● **Stated goal**
Turn every line of the listing below into a numbered list, omitting the blank lines and the pictures.

● **Rows**
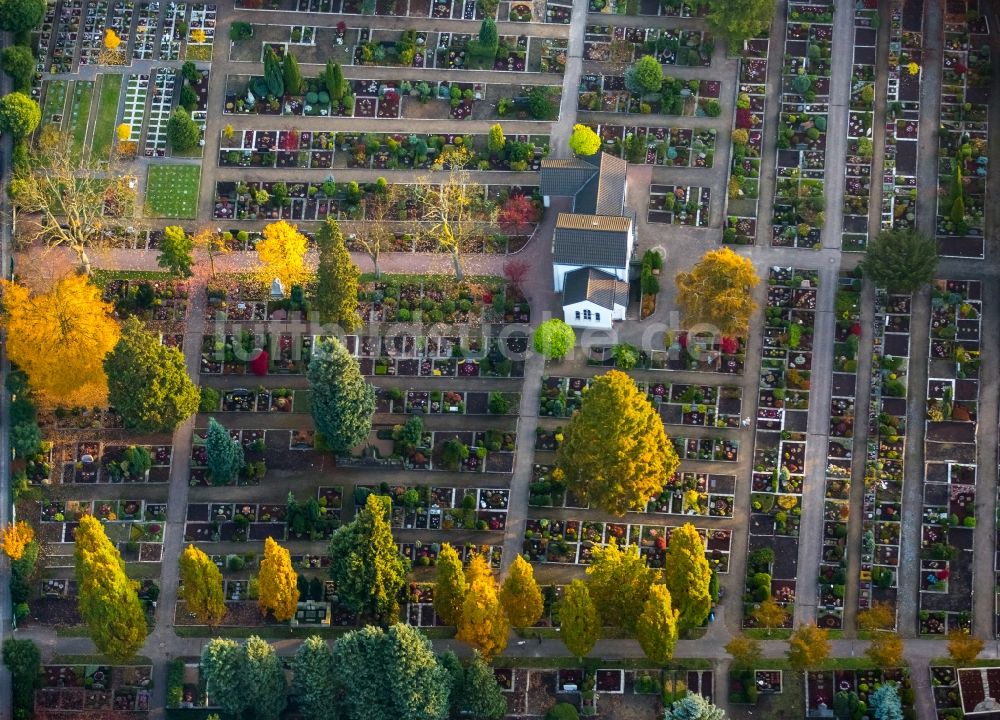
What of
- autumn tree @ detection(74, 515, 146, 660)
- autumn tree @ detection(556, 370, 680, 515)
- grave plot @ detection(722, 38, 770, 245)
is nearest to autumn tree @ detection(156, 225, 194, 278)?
autumn tree @ detection(74, 515, 146, 660)

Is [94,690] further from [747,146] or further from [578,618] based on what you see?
[747,146]

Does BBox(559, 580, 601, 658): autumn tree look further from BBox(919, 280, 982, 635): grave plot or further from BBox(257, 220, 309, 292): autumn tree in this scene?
BBox(257, 220, 309, 292): autumn tree

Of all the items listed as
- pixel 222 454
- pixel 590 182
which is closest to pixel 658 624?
pixel 222 454

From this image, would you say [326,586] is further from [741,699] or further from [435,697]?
[741,699]

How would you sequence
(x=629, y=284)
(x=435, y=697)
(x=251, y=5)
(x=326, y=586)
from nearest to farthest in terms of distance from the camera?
1. (x=435, y=697)
2. (x=326, y=586)
3. (x=629, y=284)
4. (x=251, y=5)

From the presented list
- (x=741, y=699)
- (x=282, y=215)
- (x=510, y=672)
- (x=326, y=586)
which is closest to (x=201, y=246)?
(x=282, y=215)

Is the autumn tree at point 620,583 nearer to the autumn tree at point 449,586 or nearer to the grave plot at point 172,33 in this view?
the autumn tree at point 449,586
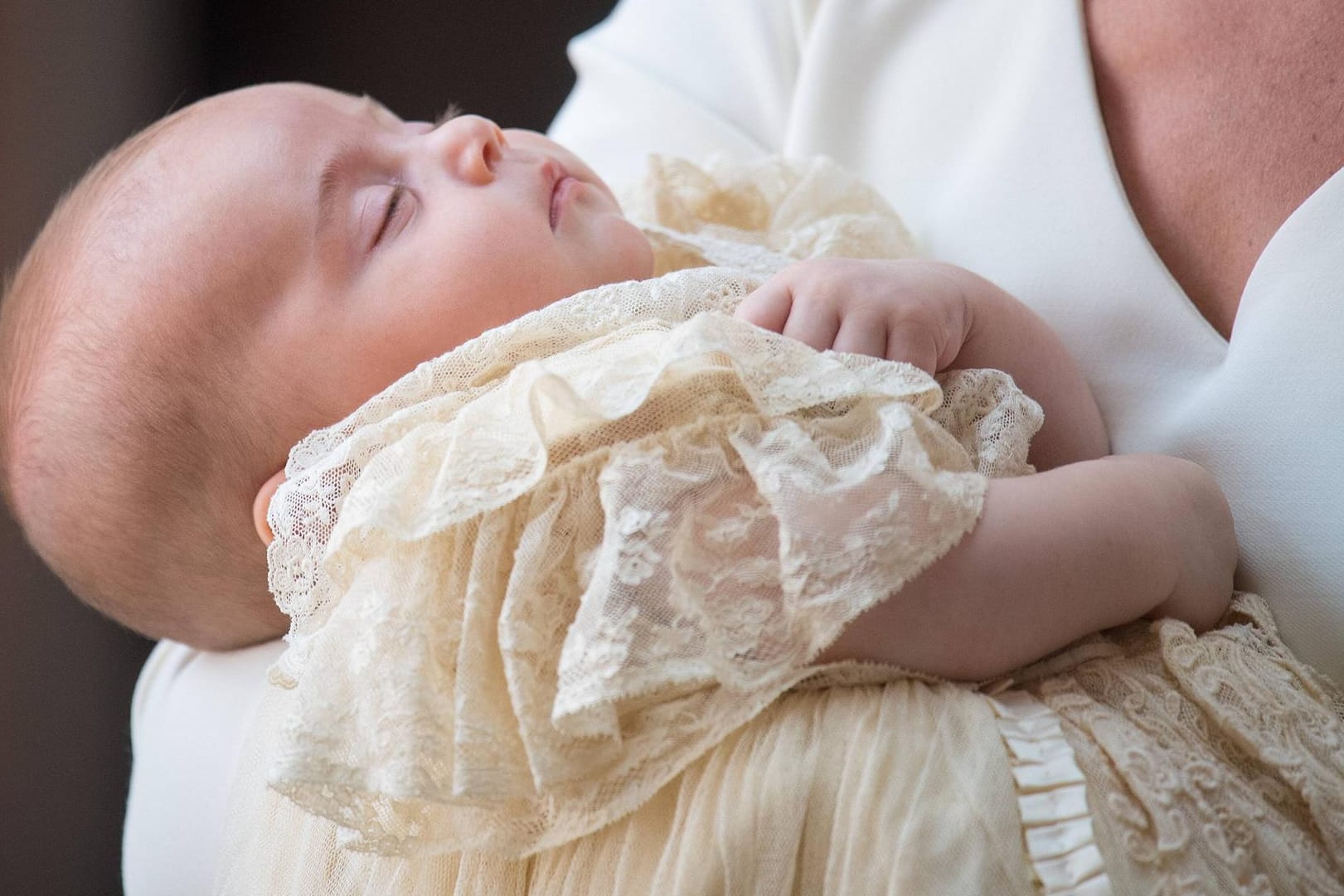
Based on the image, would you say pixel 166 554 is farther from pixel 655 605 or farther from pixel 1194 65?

● **Solution**
1. What of
2. - autumn tree @ detection(74, 515, 146, 660)
3. - autumn tree @ detection(556, 370, 680, 515)
4. - grave plot @ detection(722, 38, 770, 245)
5. is nearest to autumn tree @ detection(156, 225, 194, 278)?
6. autumn tree @ detection(74, 515, 146, 660)
7. Is [94,690] further from [747,146] or further from [578,618] based on what you see?
8. [747,146]
9. Does BBox(559, 580, 601, 658): autumn tree look further from BBox(919, 280, 982, 635): grave plot or further from BBox(257, 220, 309, 292): autumn tree in this scene?
10. BBox(257, 220, 309, 292): autumn tree
11. Of all the items listed as
12. - pixel 222 454
13. - pixel 590 182
14. which is closest to pixel 658 624?
15. pixel 222 454
16. From this image, would you say [326,586] is further from [741,699] or further from [435,697]?
17. [741,699]
18. How would you sequence
19. (x=629, y=284)
20. (x=435, y=697)
21. (x=251, y=5)
22. (x=326, y=586)
23. from nearest to farthest in terms of distance from the camera?
24. 1. (x=435, y=697)
25. 2. (x=326, y=586)
26. 3. (x=629, y=284)
27. 4. (x=251, y=5)
28. From the presented list
29. - (x=741, y=699)
30. - (x=282, y=215)
31. - (x=510, y=672)
32. - (x=326, y=586)
33. which is closest to (x=201, y=246)?
34. (x=282, y=215)
35. Is the autumn tree at point 620,583 nearer to the autumn tree at point 449,586 or nearer to the grave plot at point 172,33 in this view?
36. the autumn tree at point 449,586
37. Based on the image, would you say pixel 166 554 is farther from pixel 655 605 or farther from pixel 1194 65?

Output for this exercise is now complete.